About a year and half ago, Barbie became an entrepreneur, Banana Republic launched a clothing line designed around a startup look and a company, inspired by Steve Jobs, started selling only black v-necks. Then, I wrote about entrepreneur fashion culture. In that September, 2014 column, I wrote, "In entrepreneur culture, it became perfectly acceptable to don a hoodie and ironic t-shirt to board meeting or to pitch investors" and I asked, "Do we now expect startup entrepreneurs to wear the 'uniform'?"
At the time, I was kidding about there being an entrepreneurship uniform. But maybe I should not have been because now there is one. The hoodie and ironic t-shirt look that tech entrepreneurs like Mark Zuckerberg have made iconic has become the official uniform of entrepreneurs--The Entrepreneur Hoodie.
As you'd expect, The Entrepreneur Hoodie is branded with a fancy embroidered logo and comes in both a standard navy blue ($48) and a limited, grey "founder" variety ($60) with the exclusive designation stitched on the left arm.
What makes the entrepreneur hoodie different, though, aside from the clever branding, is that the company is dedicating a portion of their gross sales (about 10%) to non-profit organizations that teach entrepreneurship to under-served students.
"We want to be clear that the hoodie isn't some college relic, worn by guys who don't own anything else. With The Entrepreneur Hoodie, it can be a proud statement of self-reliance and innovation and helping next-generation entrepreneurs," said Elena Titova, the young New York entrepreneur behind the hoodie.
She is clearly banking on the idea that her fellow entrepreneurs are socially generous when it comes to entrepreneurship and that perhaps wearing a hoodie that doesn't give back in some way will become less accepted. I'm sure the non-profit groups that teach entrepreneurship hope that happens too.
Either way, it's clear that The Entrepreneur Hoodie represents a shift in entrepreneur fashion and status--moving the conversation from what a hoodie says about the wearer to what the wearer is doing for others. The hoodie, at least for entrepreneurs, may shift from the ultimate symbol of "I don't care" to the must-have, "I do care" entrepreneurship cred.
If it hits, The Entrepreneur Hoodie could usher in a new era of office culture and business attire. As a founder of several businesses, it is rare for me to walk into any meeting wearing a suit and tie, not because I don't have any, but because it simply is not done that way anymore.
Boardrooms are no longer filled with old men in starched suits, but rather a group of laid-back millennials--most of whom will be wearing a sport coat and jeans, if not a hoodie. What will it say when one or more of those laid-back types essentially advertise their investment in young people? What will it say when others at the same table don't?
Not that teaching youth entrepreneurship is the only worthy cause for startup celebs and entrepreneurs--it's absolutely not.
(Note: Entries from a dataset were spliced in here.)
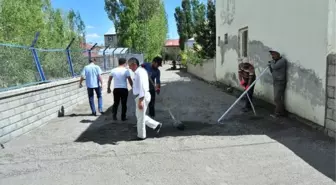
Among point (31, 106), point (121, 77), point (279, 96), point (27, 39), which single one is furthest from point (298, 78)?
point (27, 39)

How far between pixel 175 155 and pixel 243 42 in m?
8.00

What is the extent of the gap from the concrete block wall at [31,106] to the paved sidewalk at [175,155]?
0.74 ft

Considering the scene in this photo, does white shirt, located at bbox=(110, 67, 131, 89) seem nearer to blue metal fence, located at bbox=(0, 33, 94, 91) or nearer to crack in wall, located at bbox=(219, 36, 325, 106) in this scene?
blue metal fence, located at bbox=(0, 33, 94, 91)

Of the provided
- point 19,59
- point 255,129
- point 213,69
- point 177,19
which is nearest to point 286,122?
point 255,129

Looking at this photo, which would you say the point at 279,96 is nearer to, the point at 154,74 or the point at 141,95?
the point at 154,74

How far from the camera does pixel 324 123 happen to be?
5984 millimetres

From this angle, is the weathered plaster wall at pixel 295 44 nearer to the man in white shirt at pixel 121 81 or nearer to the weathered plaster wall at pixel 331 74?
the weathered plaster wall at pixel 331 74

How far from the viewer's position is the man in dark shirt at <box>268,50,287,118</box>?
749 cm

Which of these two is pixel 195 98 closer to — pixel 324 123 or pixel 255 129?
pixel 255 129

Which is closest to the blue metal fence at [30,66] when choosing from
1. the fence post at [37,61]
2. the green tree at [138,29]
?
the fence post at [37,61]

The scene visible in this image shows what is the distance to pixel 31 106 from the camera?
696cm

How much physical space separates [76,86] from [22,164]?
5.76 m

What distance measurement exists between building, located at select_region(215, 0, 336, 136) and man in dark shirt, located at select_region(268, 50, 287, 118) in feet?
0.44

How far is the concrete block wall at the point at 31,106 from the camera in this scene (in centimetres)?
596
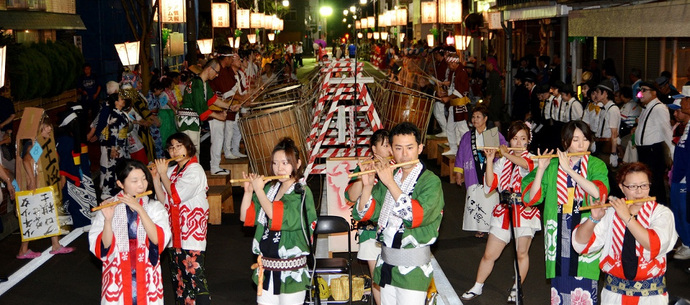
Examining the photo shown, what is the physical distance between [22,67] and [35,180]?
7553 mm

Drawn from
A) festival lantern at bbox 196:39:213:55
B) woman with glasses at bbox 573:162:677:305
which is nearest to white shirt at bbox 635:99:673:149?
woman with glasses at bbox 573:162:677:305

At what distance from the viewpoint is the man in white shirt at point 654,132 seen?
1034cm

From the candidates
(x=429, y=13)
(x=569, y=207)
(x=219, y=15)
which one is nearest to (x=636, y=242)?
(x=569, y=207)

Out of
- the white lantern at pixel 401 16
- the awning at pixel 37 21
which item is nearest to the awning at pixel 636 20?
the awning at pixel 37 21

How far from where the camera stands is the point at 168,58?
31453 mm

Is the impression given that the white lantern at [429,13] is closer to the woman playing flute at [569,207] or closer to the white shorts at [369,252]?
the white shorts at [369,252]

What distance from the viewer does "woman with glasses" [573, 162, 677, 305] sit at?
5.14 m

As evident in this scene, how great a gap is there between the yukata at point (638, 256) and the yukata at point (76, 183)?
7245 mm

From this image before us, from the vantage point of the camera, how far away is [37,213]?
30.9ft

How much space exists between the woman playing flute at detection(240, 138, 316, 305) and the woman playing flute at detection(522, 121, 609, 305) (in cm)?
179

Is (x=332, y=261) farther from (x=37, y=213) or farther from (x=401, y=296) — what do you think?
(x=37, y=213)

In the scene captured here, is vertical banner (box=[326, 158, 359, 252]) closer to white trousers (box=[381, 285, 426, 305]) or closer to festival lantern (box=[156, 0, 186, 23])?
white trousers (box=[381, 285, 426, 305])

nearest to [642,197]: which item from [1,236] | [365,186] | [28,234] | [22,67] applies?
[365,186]

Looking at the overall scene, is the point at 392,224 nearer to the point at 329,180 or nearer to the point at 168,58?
the point at 329,180
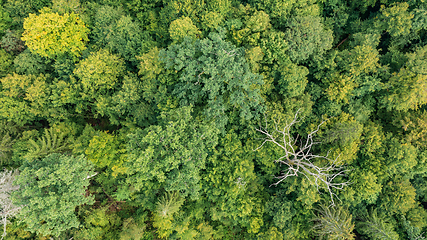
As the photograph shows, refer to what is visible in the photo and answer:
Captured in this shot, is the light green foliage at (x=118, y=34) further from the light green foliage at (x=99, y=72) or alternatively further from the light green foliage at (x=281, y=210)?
the light green foliage at (x=281, y=210)

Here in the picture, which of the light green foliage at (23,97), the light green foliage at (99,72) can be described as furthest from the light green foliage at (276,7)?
the light green foliage at (23,97)

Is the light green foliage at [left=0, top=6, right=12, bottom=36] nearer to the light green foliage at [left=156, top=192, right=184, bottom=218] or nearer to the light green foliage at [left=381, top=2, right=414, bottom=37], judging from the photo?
the light green foliage at [left=156, top=192, right=184, bottom=218]

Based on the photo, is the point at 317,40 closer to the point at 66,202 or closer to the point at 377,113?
the point at 377,113

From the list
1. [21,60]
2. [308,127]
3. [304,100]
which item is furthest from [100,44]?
[308,127]

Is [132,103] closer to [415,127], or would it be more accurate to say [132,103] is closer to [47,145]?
[47,145]

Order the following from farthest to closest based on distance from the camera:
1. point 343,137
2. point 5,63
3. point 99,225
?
point 99,225
point 5,63
point 343,137

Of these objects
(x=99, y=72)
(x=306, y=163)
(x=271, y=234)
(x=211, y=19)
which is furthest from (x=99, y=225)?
(x=211, y=19)
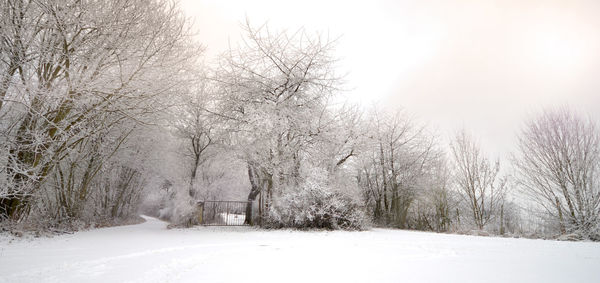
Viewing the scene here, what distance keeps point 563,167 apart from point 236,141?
12.2 metres

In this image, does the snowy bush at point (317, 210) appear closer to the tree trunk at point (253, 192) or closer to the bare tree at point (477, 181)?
the tree trunk at point (253, 192)

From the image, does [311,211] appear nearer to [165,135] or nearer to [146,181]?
[165,135]

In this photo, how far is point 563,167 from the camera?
852 cm

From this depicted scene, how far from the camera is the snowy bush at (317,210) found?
28.2ft

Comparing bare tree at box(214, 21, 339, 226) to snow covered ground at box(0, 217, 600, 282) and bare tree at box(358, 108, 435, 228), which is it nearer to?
bare tree at box(358, 108, 435, 228)

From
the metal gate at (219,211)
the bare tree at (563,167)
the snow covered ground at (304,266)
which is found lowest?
the metal gate at (219,211)

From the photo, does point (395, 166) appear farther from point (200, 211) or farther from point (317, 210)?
point (200, 211)

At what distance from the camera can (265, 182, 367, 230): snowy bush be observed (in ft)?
28.2

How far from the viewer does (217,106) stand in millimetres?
11430

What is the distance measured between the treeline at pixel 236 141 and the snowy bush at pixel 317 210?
5cm

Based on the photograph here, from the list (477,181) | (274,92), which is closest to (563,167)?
(477,181)

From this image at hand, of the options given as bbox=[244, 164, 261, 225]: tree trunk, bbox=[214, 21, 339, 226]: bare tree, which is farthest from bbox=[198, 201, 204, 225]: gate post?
bbox=[214, 21, 339, 226]: bare tree

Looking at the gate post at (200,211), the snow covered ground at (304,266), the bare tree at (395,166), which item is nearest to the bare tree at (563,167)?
the snow covered ground at (304,266)

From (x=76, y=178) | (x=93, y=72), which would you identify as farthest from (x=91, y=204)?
(x=93, y=72)
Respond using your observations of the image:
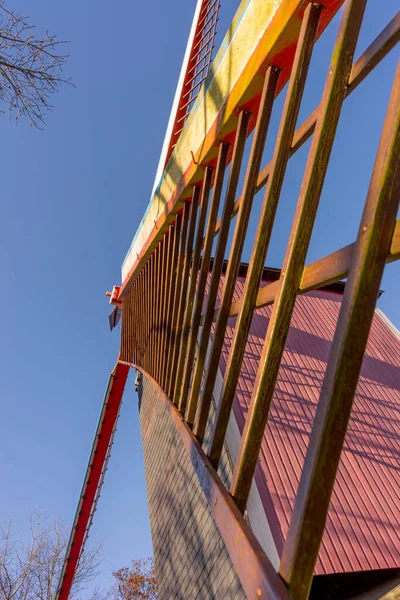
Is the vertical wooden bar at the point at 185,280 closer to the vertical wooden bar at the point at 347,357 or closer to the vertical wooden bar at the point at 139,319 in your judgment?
the vertical wooden bar at the point at 347,357

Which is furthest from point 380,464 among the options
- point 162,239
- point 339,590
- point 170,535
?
point 162,239

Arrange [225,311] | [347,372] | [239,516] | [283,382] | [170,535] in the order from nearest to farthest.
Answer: [347,372]
[239,516]
[225,311]
[170,535]
[283,382]

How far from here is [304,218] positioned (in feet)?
3.64

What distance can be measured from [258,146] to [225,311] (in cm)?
64

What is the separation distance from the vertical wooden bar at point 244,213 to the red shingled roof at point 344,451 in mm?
3110

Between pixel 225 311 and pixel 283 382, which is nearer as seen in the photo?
pixel 225 311

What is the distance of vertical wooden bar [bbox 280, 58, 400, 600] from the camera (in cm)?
83

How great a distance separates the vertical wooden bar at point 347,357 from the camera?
832 mm

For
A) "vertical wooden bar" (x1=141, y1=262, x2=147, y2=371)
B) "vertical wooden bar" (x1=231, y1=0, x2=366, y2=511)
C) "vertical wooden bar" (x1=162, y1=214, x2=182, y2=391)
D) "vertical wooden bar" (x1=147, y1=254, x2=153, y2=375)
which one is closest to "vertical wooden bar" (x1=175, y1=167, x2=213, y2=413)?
"vertical wooden bar" (x1=162, y1=214, x2=182, y2=391)

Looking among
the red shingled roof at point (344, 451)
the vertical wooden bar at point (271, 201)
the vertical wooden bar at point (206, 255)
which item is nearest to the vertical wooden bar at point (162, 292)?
the vertical wooden bar at point (206, 255)

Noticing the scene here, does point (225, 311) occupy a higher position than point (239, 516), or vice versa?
point (225, 311)

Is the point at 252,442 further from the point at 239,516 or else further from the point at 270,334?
the point at 270,334

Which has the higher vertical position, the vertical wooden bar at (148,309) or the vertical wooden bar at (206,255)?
the vertical wooden bar at (148,309)

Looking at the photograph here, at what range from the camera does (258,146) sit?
153cm
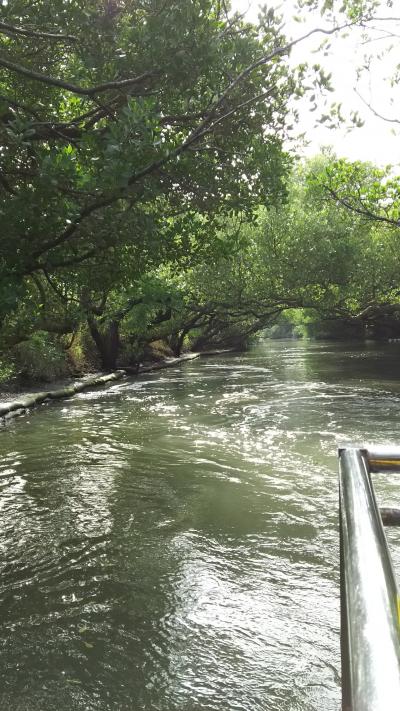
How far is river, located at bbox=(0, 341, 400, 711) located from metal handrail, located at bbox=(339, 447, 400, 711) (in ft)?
7.89

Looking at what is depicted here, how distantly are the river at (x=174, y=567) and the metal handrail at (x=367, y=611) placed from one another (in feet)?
7.89

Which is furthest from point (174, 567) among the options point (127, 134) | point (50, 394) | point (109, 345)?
point (109, 345)

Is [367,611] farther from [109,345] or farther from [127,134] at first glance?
[109,345]

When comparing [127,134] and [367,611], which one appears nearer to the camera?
[367,611]

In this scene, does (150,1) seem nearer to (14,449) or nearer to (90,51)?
(90,51)

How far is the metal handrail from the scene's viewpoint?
602mm

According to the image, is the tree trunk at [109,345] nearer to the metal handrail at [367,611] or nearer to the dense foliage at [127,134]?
the dense foliage at [127,134]

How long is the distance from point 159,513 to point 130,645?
99.1 inches

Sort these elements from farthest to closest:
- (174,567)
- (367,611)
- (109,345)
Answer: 1. (109,345)
2. (174,567)
3. (367,611)

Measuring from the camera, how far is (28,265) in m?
5.23

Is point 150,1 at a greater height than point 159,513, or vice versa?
point 150,1

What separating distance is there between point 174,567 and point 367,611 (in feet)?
13.6

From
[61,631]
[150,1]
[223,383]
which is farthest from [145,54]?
[223,383]

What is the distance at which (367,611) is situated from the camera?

But whatever causes they choose to embrace, it just doesn't make sense for young, confident business swashbucklers to be shy about it. Whatever they do, they should do it with pride and style.
That's exactly right. After all, everyone in entrepreneur culture knows that one of the worst things you can do is struggle with projecting their identity. A lack of confidence hurts more than anything. This includes confidence in your appearance and what it says about you and the situation.
An entrepreneur in a suit and tie who lacks confidence will not go nearly as far as a casually dressed entrepreneur who proudly displays their brand. If you're going to rock a hoodie, wearing something like The Entrepreneur Hoodie is a perfect way to show pride in yourself as well as your work. Never apologize for your brand; it is everything in today's startup world.